Мама отпросилась с работы и стала ухаживать за бабушкой. Речь к ней вернулась, но, казалось, она не находит темы, ради которой стоило бы напрягаться, и отказывается от еды, потому что ее надо пережевывать. Тем не менее вскоре она стала садиться в кровати, а спустя неделю уже вставала, но ходить не могла, с трудом, волоча ноги, делала несколько шажков.
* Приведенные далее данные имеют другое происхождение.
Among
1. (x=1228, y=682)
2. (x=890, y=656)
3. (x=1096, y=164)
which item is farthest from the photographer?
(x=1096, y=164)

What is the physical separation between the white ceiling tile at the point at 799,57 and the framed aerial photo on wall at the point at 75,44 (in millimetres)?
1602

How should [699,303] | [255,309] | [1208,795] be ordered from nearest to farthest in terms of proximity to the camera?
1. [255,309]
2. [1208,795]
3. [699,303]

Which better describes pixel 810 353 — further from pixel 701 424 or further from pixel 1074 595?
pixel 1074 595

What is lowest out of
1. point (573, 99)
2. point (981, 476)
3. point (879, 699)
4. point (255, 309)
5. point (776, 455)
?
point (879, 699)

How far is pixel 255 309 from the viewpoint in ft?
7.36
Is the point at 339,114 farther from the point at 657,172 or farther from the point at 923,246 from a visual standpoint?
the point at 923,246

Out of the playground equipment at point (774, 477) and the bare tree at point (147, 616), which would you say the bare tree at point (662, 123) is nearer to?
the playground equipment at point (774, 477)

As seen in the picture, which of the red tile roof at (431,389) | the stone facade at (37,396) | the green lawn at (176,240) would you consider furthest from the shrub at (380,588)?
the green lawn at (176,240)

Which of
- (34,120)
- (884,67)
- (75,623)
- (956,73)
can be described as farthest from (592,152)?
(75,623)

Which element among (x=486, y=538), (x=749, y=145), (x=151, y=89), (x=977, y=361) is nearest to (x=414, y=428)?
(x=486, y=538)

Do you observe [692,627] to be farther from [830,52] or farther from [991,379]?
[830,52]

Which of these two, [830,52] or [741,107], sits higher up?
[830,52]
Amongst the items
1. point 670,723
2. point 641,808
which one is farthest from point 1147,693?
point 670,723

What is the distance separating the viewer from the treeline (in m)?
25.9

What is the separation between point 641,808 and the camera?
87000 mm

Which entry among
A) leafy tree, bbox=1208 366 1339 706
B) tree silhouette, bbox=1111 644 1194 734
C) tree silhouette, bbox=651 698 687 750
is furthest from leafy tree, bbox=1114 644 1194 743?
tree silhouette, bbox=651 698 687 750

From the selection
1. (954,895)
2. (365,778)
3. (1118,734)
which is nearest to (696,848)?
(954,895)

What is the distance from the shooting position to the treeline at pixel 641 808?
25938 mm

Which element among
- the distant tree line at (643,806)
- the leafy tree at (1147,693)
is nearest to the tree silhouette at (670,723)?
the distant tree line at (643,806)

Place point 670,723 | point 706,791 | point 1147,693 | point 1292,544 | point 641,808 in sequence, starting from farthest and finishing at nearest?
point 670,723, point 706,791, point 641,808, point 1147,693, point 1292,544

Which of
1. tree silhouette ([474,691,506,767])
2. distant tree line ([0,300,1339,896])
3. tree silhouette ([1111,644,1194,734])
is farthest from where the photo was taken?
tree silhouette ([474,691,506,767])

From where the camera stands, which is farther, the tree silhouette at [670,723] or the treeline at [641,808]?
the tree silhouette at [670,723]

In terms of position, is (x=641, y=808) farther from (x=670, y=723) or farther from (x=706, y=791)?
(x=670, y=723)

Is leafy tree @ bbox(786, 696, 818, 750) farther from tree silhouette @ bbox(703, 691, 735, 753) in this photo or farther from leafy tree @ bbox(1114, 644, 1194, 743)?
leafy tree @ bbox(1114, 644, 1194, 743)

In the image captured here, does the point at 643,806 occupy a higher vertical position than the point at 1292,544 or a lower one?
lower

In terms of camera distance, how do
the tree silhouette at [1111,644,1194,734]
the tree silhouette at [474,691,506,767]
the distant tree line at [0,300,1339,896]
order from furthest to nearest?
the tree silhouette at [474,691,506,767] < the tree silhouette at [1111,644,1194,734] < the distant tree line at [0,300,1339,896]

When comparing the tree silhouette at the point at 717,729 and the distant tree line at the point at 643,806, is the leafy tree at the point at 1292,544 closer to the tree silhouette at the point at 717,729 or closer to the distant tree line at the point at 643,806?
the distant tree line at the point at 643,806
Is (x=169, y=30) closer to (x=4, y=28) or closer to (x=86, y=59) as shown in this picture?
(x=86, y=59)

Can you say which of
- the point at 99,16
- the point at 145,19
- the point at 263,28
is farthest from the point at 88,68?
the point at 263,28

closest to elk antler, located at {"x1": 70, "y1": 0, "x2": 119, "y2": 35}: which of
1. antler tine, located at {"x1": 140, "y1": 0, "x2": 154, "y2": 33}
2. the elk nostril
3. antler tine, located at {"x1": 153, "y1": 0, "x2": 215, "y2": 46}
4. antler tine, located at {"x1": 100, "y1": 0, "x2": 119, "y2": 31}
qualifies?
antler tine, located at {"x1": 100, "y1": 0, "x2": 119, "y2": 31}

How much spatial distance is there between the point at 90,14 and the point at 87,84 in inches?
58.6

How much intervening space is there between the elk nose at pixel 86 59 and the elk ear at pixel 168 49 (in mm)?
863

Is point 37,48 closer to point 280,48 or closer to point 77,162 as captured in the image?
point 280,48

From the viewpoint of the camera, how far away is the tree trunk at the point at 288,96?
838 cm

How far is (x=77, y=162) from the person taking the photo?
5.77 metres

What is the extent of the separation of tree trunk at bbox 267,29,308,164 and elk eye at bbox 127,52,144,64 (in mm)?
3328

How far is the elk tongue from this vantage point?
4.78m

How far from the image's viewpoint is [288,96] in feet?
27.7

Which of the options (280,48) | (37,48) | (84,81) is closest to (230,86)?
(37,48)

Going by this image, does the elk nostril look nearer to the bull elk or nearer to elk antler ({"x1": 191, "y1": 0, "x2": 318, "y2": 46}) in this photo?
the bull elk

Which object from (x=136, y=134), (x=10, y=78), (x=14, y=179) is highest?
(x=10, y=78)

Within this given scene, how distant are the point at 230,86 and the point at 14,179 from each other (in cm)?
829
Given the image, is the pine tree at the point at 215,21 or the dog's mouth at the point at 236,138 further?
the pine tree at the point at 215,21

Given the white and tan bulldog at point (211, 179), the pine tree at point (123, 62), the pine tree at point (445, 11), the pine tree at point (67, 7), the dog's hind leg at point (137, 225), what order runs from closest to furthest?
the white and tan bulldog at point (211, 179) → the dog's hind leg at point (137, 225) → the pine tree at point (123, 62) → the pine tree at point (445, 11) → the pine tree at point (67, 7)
— Ты же не можешь с ней сидеть неотлучно, — втолковывала я маме. — На работе это терпеть не станут.
— Знаю.
— И вообще, это ненормально, что ты тратишь жизнь на уход за больными — сначала за папой, потом за профессором Шмайдигом, потом за дедулей, а теперь вот за бабулей…
— Знаю, — повторила мама.
Лицо у нее пылало. Глаза казались больше обычного от навернувшихся слез, и вскоре они ручьями потекли по щекам.
— Я, конечно, по большей части сижу дома, но время от времени мне приходится ездить за новым заказом, потом отвозить его, и как мне быть? Ее ведь нельзя оставить ни на минуту.
— Нет-нет, — сказала мама. Ты так жить не сможешь. Придется отдать ее в дом престарелых.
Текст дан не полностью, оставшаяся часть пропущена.